The following definitions were used in the adjudicated diagnosis of a MACE end point. Acute MI was defined as the presence of two or more of the following criteria: (1) persistent chest pain; (2) cardiac biomarker (myocardial band fraction of creatine phos-phokinase, cardiac troponins) levels above the upper limit of normal if spontaneous or more than three or five times the upper limits of normal if after percutaneous coronary intervention or coronary artery bypass graft surgery, respectively; and (3) myocardial injury pattern or development of Q waves in two contiguous ECG leads. Stroke was defined as ischemic or hemorrhagic with an acute, focal neurologic event lasting > 24 h.
Imaging studies (CT scan or MRI of the brain) were reviewed and nearly always available but were not mandatory for adjudication of the event. If an imaging study demonstrated an acute cerebrovascular injury that was not associated with a clinical neurologic deficit of > 24 h, the event was characterized as a stroke. Cardiovascular death was defined as that caused by MI, stroke, heart failure, arrhythmia, sudden or unexplained death, pulmonary embolism, or vascular emergencies, such as aortic dissection. The definitions of all events used in the adjudication process were well defined and prespecified in a committee charter.

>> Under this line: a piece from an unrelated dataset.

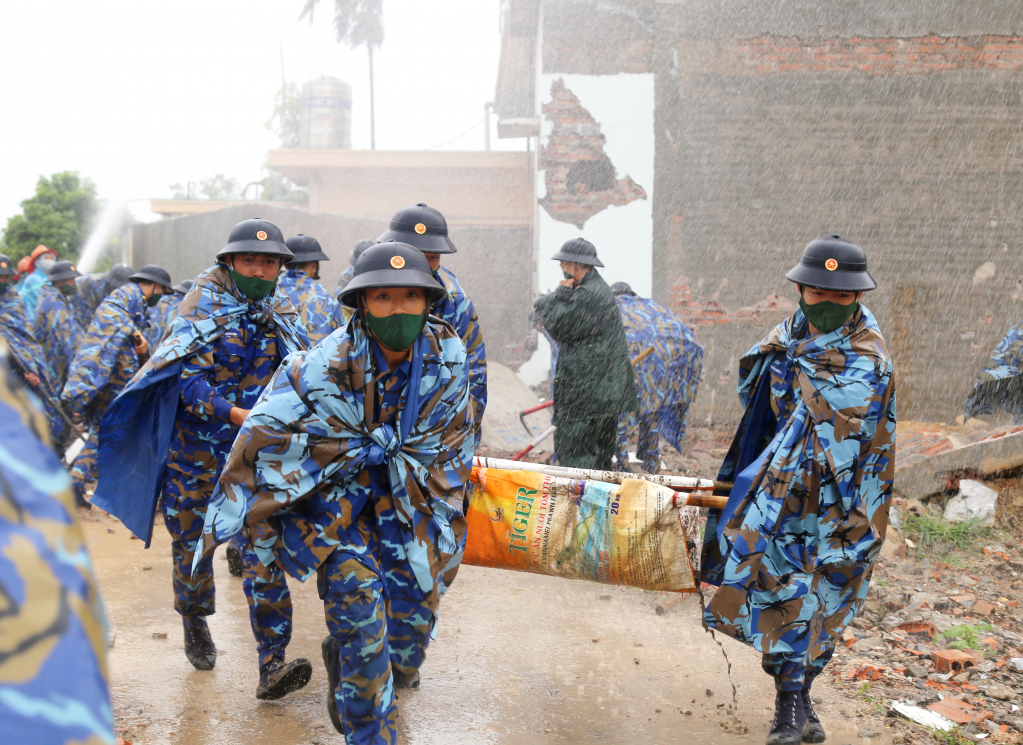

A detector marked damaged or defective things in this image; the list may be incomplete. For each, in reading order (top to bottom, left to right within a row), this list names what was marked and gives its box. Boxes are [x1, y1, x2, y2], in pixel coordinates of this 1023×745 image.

damaged building wall [130, 203, 536, 366]
damaged building wall [524, 0, 1023, 428]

If events adjudicated by the cardiovascular adjudication committee differed in diagnosis from that assigned by the original reporter, the event was reclassified according to the committee determination. If the data available were deemed insufficient by the committee to permit a definitive diagnosis, then the original reporter’s diagnosis was accepted.
All events within 30 days of the last drug exposure were considered as exposure associated and included in the analyses. When two clinically linked events occurred within 2 weeks of each other, the more severe event was included in the analysis; for example, if a patient had a hemorrhagic stroke followed by a cardiovascular Viagra in Australia death 6 days later, cardiovascular death rather than nonfatal stroke would be the event included in the analysis.